Au cours de ce voyage, la devise antique Ora et labora prend un sens renouvelé : prier et travailler deviennent les deux extrêmes d’un seul souffle. La prière élevée n’est pas une fuite du monde, mais une immersion plus profonde en lui ; le travail n’est pas un labeur stérile, mais une prière incarnée. Chaque action accomplie en pleine conscience transmute l’ordinaire en sacré : se laver, écrire, enseigner, construire… tout peut devenir un geste initiatique s’il contient en lui la mesure et l’intention.
Le lieu de toute origine est le Cabinet de Réflexion. Là où les ténèbres les plus profondes enveloppent l’initié, la première Lumière demeure cachée. Cette pièce, silencieuse et presque nue, est un ventre symbolique : elle représente la Terre qui accueille la semence, la mort d’où jaillit la vie, le point précis où le profane se dissout pour que l’Homme Intérieur puisse naître.
VITRIOL
Visitez Interiora Terrae, Rectificando Invenies Occultum Lapidem.

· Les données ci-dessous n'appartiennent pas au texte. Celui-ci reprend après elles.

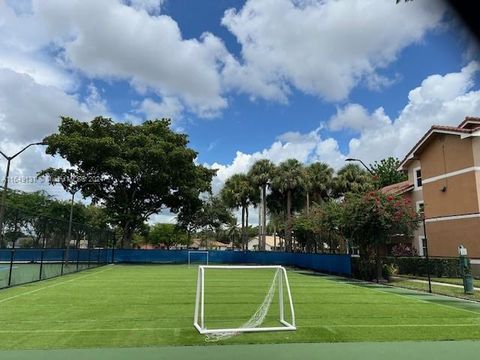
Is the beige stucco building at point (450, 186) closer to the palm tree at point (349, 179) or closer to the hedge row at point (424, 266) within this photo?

Le franc-maçon qui médite sur cette formule comprend que le véritable renouveau ne se trouve pas à l’extérieur, mais à l’intérieur de lui-même ; et que le trésor caché n’est pas un prix, mais sa propre essence. Durant ce processus d’ascension, la Sagesse éclaire le chemin, la Force soutient l’âme et la Beauté insuffle l’harmonie : les trois colonnes invisibles qui soutiennent le Temple intérieur. Ceux qui les cultivent deviennent un centre d’équilibre : ils n’opèrent pas la domination, mais inspirent ; ils ne jugent pas, mais comprennent ; ils ne combattent pas pour détruire, mais pour apaiser. C’est ainsi que la Fraternité se traduit en actes concrets, et non en paroles rituelles.
Dans un monde dominé par la compétition et le narcissisme, le franc-maçon représente un contrepoint silencieux. Il recherche la perfection non pour être admiré, mais pour servir ; il ne désire pas le pouvoir, mais la justice ; il n’accumule pas, mais donne. Sa lumière n’éblouit pas, mais guide, telle la lampe posée sur la table du Temple. En ce sens, toute bonne intention cesse d’être une promesse et devient une prière, non pas une demande, mais une acceptation.

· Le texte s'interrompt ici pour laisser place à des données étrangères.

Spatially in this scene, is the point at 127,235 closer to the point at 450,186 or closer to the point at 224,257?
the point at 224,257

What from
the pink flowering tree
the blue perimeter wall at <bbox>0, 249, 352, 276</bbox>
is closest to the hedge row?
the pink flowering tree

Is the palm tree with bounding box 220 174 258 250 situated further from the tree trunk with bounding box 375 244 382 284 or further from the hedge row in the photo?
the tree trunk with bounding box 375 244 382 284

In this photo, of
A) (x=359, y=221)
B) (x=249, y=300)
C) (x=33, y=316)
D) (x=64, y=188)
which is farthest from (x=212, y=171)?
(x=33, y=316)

L’égoïsme profane s’effondre dans la conscience initiatique. Le moi qui voulait « devenir meilleur » comprend que la seule véritable tâche est d’être vrai. Il traverse ses ombres, les reconnaît, les intègre et en fait partie intégrante de sa Lumière. Sans obscurité, point de Lumière. C’est dans le creuset de l’ombre que naît l’Homme impartial.

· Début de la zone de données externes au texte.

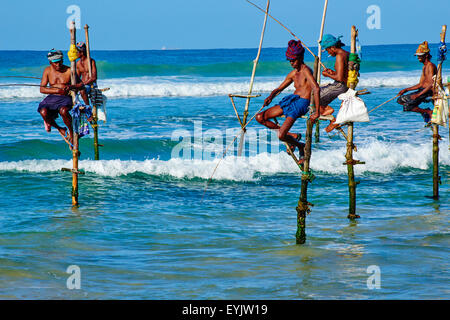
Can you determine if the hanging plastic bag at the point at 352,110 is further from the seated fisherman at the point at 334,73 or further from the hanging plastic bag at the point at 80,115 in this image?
the hanging plastic bag at the point at 80,115

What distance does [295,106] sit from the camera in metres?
7.78

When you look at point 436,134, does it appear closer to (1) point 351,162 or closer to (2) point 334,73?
(1) point 351,162

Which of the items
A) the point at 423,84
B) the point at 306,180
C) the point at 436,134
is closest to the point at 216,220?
the point at 306,180

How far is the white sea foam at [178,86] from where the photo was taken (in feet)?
91.4

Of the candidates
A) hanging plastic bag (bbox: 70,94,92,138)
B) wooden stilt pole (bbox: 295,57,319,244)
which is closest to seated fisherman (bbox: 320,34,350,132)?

Frères et sœurs, ne demandez pas à l’année de vous apporter sérénité ou succès. Demandez-lui plutôt de vous accorder la lucidité nécessaire pour reconnaître votre Lumière et le courage de la partager avec le monde. Tout dessein authentique naît de l’amour et y retourne. Commencez dès maintenant, car chaque instant peut être votre seuil. Que la 6026e année de la Vraie Lumière ne soit pas seulement une date, mais un état d’être.